Offene Kinder- und Jugendarbeit – Jugendhaus B15

Offene Kinder- und Jugendarbeit Jugendhaus B15

Offene Kinder- und Jugendarbeit wendet sich an Kinder, Jugendliche und junge Erwachsene bis 27 Jahre und begleitet und fördert sie auf dem Weg zu Selbstbestimmung, gesellschaftlicher Mitverantwortung und sozialem Engagement. Der zentrale Begegnungsort in Gerlingen ist das Jugendhaus B15.

Gesetzliche Grundlage der Offenen Kinder-und Jugendarbeit

Die Offene Kinder-und Jugendarbeit ist Teil der Kinder- und Jugendhilfe und basiert hauptsächlich auf dem §11 des Sozialgesetzbuches (SGB)VIII und reicht oft mit ihren Angeboten bis in den §13 als Jugendsozialarbeit definierten Bereich, sowie dem Jugendbildungsgesetz von Baden-Württemberg.

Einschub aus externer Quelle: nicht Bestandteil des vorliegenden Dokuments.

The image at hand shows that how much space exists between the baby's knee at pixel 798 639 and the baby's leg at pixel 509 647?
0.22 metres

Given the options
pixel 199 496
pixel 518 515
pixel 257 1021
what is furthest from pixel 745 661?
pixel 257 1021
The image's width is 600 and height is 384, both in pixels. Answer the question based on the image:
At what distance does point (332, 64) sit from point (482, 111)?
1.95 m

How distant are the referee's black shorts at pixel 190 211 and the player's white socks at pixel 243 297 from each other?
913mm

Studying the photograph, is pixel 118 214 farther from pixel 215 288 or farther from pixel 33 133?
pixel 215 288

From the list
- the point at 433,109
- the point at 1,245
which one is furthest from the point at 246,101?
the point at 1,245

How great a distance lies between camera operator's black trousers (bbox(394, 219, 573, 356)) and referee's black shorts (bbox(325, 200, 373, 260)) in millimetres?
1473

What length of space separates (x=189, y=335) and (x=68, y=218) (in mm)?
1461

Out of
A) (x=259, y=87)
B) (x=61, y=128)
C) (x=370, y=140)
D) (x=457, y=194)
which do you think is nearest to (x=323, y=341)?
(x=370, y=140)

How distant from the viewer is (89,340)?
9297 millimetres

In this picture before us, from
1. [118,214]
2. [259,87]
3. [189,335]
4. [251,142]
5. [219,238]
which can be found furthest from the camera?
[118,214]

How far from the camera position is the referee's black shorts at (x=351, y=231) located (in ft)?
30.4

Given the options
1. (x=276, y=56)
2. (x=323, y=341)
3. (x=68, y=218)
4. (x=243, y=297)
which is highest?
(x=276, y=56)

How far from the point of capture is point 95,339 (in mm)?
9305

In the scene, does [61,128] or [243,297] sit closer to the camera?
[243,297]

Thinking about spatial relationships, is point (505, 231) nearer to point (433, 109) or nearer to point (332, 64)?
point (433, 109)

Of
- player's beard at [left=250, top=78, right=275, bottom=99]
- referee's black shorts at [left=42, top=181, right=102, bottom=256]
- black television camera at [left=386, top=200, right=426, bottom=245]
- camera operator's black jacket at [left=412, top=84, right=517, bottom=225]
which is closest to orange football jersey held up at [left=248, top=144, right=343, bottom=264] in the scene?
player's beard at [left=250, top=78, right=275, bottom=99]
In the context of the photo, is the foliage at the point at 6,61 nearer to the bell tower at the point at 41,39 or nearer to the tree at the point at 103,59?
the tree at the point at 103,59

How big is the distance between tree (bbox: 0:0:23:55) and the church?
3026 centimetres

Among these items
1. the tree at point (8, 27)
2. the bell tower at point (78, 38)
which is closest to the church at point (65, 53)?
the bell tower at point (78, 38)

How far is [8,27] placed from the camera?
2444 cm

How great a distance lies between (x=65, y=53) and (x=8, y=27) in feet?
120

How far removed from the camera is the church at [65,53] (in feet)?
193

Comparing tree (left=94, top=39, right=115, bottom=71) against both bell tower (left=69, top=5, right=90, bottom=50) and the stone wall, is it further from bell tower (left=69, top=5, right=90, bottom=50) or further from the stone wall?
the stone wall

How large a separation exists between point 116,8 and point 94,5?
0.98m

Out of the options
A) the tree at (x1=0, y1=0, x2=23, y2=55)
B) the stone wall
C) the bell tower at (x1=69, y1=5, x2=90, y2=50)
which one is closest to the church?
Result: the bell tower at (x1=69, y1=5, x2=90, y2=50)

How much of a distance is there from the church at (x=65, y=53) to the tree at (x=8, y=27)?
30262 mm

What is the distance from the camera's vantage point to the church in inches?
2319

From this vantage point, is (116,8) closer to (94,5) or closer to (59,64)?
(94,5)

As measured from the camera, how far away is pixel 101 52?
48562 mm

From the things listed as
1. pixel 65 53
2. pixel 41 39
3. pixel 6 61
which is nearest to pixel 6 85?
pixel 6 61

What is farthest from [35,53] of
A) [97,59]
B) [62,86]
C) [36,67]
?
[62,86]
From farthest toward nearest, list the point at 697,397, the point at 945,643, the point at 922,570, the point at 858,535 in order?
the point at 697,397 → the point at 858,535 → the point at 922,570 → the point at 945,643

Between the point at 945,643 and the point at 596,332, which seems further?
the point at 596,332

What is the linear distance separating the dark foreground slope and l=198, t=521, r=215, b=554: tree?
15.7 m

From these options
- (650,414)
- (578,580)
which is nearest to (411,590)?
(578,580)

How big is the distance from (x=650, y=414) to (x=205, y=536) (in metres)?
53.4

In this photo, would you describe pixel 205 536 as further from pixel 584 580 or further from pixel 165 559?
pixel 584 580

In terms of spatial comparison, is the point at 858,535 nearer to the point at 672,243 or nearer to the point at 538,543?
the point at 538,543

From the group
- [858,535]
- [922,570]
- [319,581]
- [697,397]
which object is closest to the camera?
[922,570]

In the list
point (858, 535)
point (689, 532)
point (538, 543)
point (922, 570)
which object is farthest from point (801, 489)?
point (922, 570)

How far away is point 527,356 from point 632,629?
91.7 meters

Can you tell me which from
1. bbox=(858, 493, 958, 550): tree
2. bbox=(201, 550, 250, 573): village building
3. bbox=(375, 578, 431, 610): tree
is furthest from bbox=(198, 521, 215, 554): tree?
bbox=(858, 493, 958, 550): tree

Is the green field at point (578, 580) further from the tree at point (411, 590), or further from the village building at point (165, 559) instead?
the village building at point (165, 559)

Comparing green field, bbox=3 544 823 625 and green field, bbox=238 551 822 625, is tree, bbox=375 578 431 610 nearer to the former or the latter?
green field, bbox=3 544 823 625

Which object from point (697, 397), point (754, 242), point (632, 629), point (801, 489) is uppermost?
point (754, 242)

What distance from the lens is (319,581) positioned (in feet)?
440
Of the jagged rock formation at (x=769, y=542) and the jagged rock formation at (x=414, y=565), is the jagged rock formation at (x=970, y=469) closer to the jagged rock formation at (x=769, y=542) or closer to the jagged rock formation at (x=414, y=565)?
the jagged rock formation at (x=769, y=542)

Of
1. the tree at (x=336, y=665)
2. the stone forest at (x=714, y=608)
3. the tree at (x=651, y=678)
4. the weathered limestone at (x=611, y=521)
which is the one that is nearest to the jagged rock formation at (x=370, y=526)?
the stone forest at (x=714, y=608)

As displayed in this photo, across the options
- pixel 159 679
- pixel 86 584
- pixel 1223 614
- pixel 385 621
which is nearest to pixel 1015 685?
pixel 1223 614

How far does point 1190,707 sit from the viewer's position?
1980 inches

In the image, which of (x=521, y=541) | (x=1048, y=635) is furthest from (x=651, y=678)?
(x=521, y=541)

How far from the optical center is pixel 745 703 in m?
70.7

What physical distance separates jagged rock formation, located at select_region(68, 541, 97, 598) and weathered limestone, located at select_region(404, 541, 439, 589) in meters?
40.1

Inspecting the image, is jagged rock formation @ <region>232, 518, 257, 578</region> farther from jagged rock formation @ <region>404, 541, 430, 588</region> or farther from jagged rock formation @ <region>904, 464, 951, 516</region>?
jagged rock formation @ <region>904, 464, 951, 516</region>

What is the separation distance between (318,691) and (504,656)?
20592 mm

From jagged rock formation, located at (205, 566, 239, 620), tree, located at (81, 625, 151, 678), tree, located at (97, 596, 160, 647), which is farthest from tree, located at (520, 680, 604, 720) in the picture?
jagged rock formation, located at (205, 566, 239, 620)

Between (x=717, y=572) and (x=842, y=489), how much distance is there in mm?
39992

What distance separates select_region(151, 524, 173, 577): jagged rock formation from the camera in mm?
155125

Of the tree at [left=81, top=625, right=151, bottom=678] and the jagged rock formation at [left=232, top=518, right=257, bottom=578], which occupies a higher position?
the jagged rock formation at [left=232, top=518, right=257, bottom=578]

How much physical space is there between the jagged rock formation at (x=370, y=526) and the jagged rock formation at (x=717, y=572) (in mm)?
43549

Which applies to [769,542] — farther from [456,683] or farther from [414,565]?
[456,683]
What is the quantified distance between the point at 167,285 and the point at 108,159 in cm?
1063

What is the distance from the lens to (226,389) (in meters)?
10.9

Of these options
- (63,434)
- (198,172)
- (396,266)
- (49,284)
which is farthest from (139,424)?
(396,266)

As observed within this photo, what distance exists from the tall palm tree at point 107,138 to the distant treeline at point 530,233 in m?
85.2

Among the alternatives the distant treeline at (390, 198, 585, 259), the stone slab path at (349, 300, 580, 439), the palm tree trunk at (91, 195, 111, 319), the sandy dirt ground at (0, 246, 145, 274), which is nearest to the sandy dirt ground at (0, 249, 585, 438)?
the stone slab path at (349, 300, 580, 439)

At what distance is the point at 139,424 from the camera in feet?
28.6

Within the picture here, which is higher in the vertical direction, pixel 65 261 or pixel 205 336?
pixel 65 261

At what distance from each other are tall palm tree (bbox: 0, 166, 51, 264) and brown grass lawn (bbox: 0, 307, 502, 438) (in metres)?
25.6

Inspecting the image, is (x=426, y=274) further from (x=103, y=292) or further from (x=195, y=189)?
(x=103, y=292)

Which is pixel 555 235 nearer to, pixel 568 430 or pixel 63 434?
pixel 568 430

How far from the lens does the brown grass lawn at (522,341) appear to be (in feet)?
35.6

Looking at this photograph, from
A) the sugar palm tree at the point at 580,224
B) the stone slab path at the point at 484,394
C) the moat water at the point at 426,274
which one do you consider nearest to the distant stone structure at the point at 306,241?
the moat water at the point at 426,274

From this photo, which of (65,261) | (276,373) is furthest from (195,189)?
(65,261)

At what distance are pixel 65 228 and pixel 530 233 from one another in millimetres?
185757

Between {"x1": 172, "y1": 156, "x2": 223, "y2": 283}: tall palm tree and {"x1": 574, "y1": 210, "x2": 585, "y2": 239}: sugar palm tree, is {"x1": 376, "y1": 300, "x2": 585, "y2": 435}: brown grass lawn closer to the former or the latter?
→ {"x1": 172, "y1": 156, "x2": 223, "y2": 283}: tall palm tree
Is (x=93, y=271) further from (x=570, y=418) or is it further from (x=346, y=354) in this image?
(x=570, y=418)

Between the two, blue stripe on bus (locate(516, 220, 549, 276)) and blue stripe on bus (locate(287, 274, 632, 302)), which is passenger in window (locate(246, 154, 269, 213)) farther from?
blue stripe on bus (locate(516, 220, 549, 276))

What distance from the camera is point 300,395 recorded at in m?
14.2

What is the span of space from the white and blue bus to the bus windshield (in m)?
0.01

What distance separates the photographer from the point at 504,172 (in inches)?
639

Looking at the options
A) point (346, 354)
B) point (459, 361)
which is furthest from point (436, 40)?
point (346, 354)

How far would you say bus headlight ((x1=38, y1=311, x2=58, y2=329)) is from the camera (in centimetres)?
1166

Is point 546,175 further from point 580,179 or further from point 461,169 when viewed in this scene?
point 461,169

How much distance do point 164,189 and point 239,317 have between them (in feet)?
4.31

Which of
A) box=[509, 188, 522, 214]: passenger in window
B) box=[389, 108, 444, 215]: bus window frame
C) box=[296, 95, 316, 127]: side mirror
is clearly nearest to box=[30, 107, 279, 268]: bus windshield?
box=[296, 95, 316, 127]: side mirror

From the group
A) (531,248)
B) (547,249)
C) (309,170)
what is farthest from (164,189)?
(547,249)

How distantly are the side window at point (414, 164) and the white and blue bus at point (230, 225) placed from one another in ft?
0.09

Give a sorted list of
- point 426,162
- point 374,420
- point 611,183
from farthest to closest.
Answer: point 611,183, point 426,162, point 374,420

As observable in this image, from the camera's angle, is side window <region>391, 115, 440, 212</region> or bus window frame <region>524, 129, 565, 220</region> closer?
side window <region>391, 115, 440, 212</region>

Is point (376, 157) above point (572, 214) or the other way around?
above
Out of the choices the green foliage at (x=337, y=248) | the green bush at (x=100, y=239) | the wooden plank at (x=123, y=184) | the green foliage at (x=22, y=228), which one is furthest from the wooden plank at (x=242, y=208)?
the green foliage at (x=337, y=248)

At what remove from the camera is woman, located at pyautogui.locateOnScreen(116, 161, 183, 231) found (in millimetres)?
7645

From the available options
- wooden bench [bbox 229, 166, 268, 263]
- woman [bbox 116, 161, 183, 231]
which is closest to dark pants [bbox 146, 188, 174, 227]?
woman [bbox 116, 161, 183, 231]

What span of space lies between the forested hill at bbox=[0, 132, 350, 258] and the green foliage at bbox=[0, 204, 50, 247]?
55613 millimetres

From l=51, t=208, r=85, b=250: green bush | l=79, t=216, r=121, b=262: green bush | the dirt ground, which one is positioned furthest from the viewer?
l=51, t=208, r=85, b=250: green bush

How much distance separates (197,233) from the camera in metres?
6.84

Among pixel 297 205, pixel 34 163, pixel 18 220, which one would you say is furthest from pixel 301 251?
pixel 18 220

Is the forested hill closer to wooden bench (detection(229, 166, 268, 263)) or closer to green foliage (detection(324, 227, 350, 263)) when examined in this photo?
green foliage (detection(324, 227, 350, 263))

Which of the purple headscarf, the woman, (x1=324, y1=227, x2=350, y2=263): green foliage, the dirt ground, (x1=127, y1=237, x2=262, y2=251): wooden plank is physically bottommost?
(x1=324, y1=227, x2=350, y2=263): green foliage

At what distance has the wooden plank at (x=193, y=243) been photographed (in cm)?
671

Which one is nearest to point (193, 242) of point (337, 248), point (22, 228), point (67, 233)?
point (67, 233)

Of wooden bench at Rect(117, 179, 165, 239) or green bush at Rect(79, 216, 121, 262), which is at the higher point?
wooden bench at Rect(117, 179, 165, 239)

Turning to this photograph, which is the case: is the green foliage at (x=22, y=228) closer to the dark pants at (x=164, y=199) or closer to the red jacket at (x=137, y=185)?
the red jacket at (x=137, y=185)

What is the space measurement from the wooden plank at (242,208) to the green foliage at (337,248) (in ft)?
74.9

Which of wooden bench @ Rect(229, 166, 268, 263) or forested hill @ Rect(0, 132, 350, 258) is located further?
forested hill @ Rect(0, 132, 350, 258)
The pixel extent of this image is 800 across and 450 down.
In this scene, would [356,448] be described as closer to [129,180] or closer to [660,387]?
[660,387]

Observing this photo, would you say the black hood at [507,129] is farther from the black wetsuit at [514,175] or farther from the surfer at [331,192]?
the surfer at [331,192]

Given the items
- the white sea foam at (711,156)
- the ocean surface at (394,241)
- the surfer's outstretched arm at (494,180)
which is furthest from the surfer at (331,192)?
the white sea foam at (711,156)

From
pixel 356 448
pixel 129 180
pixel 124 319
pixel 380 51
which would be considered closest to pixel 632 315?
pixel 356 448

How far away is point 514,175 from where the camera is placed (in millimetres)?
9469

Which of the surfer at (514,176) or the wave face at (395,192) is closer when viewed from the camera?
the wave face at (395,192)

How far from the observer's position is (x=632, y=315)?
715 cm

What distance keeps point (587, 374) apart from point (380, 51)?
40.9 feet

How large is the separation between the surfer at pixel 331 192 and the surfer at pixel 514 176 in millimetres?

Die rechtlichen Grundlagen beziehen sich insbesondere auf: das Recht des jungen Menschen auf Förderung der Entwicklung und auf Erziehung zu einer eigenverantwortlichen und gemeinschaftsfähigen Persönlichkeit (§1 Abs.1 SGB VIII)den Kinder- und Jugendschutz gemäß §8a SGB VIIIBeteiligung und Förderung junger Menschen in der außerschulischen Jugendbildung (§§8,9 JBG)den Abbau sozialer Benachteiligungen und individueller Beeinträchtigungen (§13 Abs. I SGB VIII)Angebote der arbeitswelt-, schul- und familienbezogenen Jugendarbeit sowie der Jugendberatung (§11 Abs 3 Nr.3 SGB VIII und §6 SGB VIII)Angebote der Mitbestimmung, Mitgestaltung, Selbstbestimmung (§11 Abs. I SGB VIII)Präventive Angebote im Rahmen des erzieherischen Kinder- und Jugendschutzes, die bei jungen Menschen die Kritikfähigkeit, Entscheidungsfähigkeit und Eigenverantwortlichkeit sowie die Verantwortung gegenüber Mitmenschen fördern und stärken und vor gefährdenden Einflüssen schützen sollen (§14 SGB VIII)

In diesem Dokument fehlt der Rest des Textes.